A piece of fabric was the first clue that investigators might have found Janet Kelly’s body as they dug in the yard of her daughter’s Florida home.
A few bones were uncovered, then a blanket, and under that, a skeleton on its side in a fetal position. A thin chain was around the skeleton’s neck, and silvery metal gleamed from a hip replacement.
Fourteen years after Patricia Hodges dumped her mother’s body into a 4-foot-deep hole where, Hodges said, she could “sit and watch the birds,” investigators unearthed Kelly’s skeleton.
On Feb. 27, Hodges, 65, of Marietta in southeastern Ohio, is expected to plead guilty in federal court in Columbus to cashing her mother’s Social Security checks while her body moldered in the makeshift grave.
The official charge? Willfully stealing $142,000 from the United States.
If not for suspicious Social Security investigators, Kelly’s body might never have been found, Marietta police detective Troy Hawkins said.
“Apparently, once you hit 100 years old, Social Security wants to physically lay eyes on you,” Hawkins said. So in December 2011, a Social Security manager went looking for Kelly at 1322 Colegate Dr. in Marietta, where her checks most recently had been sent.
Her mother was “on a cruise,” Patricia Hodges told the manager.

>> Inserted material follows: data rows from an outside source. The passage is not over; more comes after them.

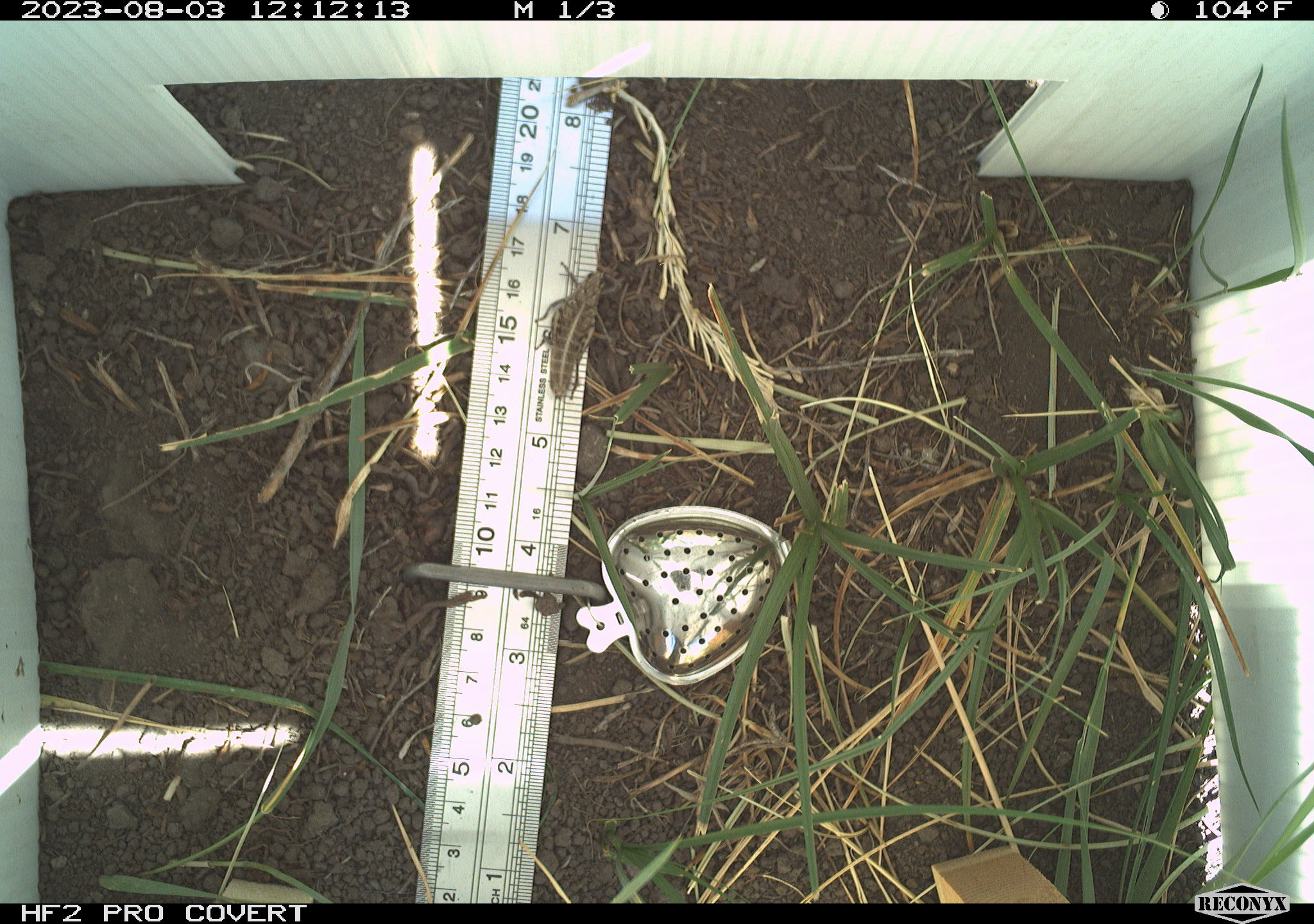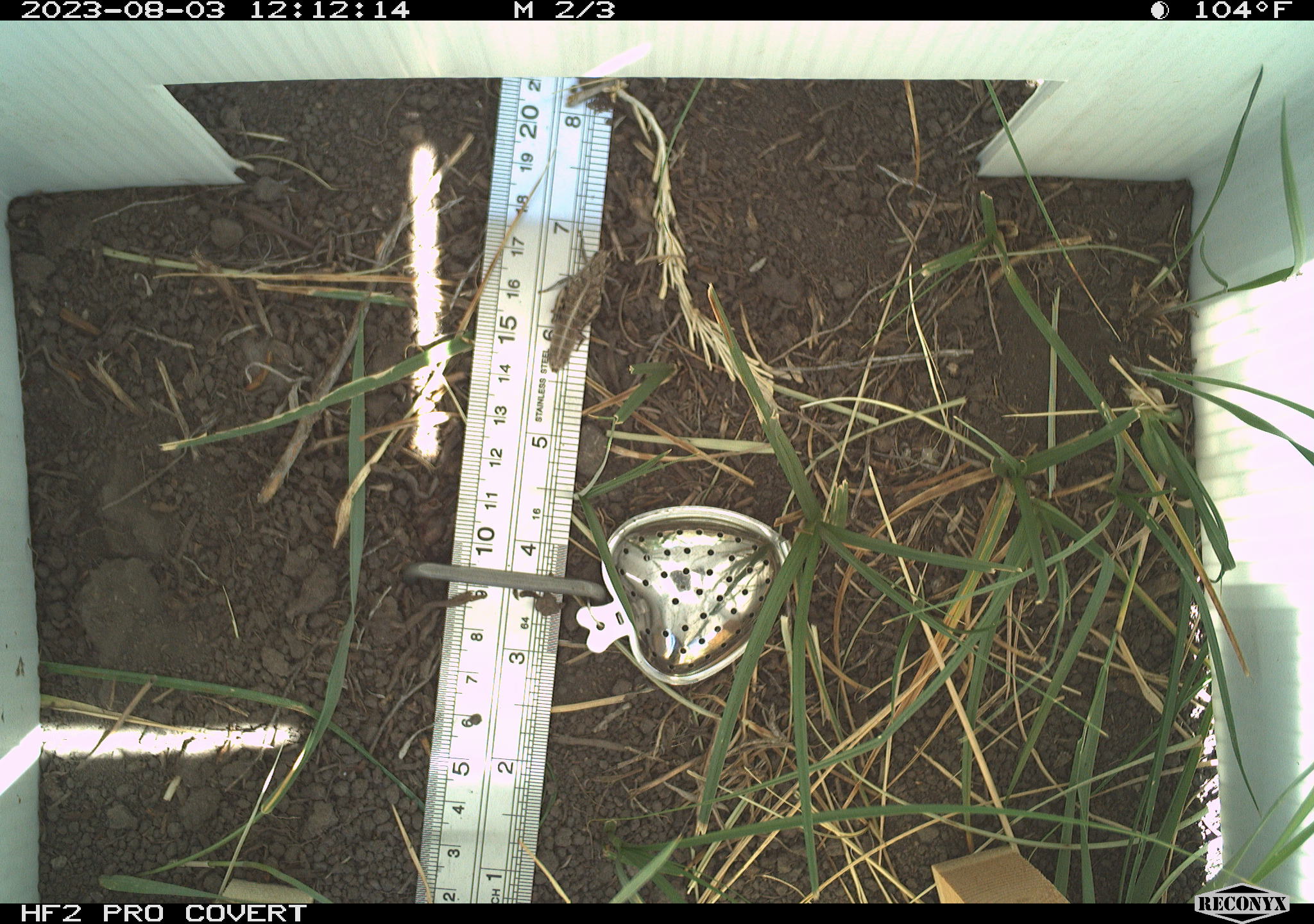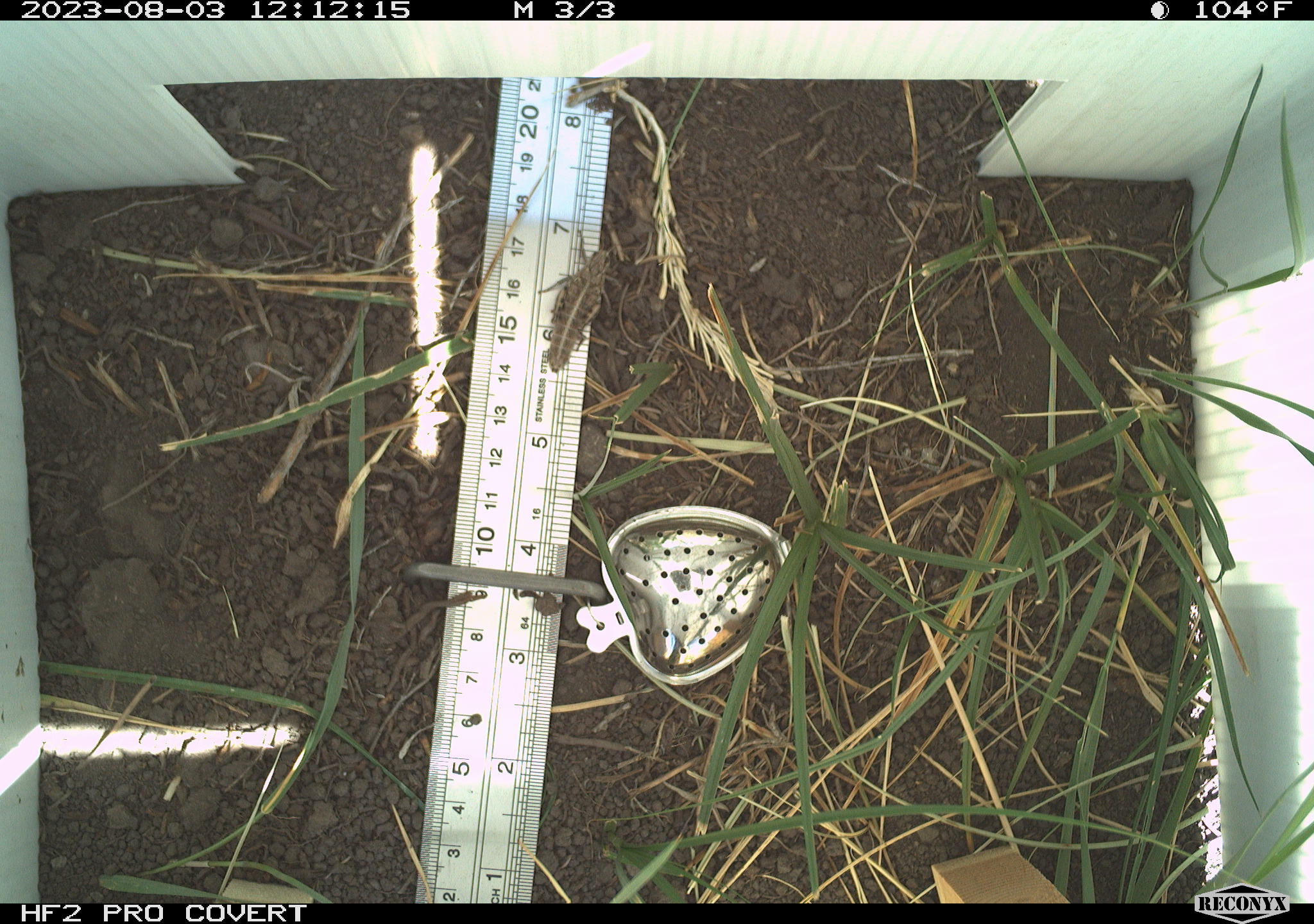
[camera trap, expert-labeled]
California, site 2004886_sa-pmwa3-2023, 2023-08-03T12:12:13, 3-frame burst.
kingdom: Animalia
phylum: Arthropoda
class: Insecta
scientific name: Insecta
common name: insect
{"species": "insect (Insecta)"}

But when Hodges couldn’t provide any details, the manager called in an investigator.
After the investigator and Hawkins had questioned Hodges several more times over several days, she said her mother had died of natural causes in 1997 when she was 88. Instead of having a funeral and burying her in a cemetery, “she took her out and buried her in the backyard” of the Lake Worth, Fla., house they had lived in.
“She said she was scared and didn’t know what to do,” Hawkins said. “In my opinion, she did it to continue the Social Security benefits.”
By then, investigators already had searched for Kelly at the Marietta house. They’d dug up what looked like a grave in the backyard but found only a dead dog.
Inside the house, they found a marijuana-growing operation. Hawkins arrested Hodges and her husband, Marvin, 67, on charges of cultivating pot. That’s when Hawkins admitted to her mother’s death and unconventional burial.
After Florida investigators unearthed Kelly’s body, a Florida medical examiner performed an autopsy. No cause of death could be determined, according to a Palm Beach County sheriff’s office report. Officials at the medical examiner’s office said on Friday that no further information about the case could be released, including the final resting place for Kelly’s remains.
Public records show that the Hodges bought the Lake Worth home, a three-bedroom ranch, in 1995 and sold it in June 1997. Records also show that Kelly had sold an apartment in Boca Raton, Fla., in 1994.
Hawkins said it was never clear why neighbors or other relatives didn’t try to contact Kelly after her death.
“It was definitely a strange case,” he said.
Both Hodgeses pleaded guilty to the marijuana charges last year. She was sentenced to six months in prison; her husband was sentenced to eight months.
Mr. Hodges, who had previous convictions for bank robbery and burglary, was not charged in the Social Security case.Mrs. Hodges, who has past drug convictions, could be sent to federal prison for as long as 10 years and fined $250,000 for stealing her mother’s checks. Contacted at her home on Friday, Mrs. Hodges would not comment.
Investigators in Florida have not charged her with abuse of a corpse.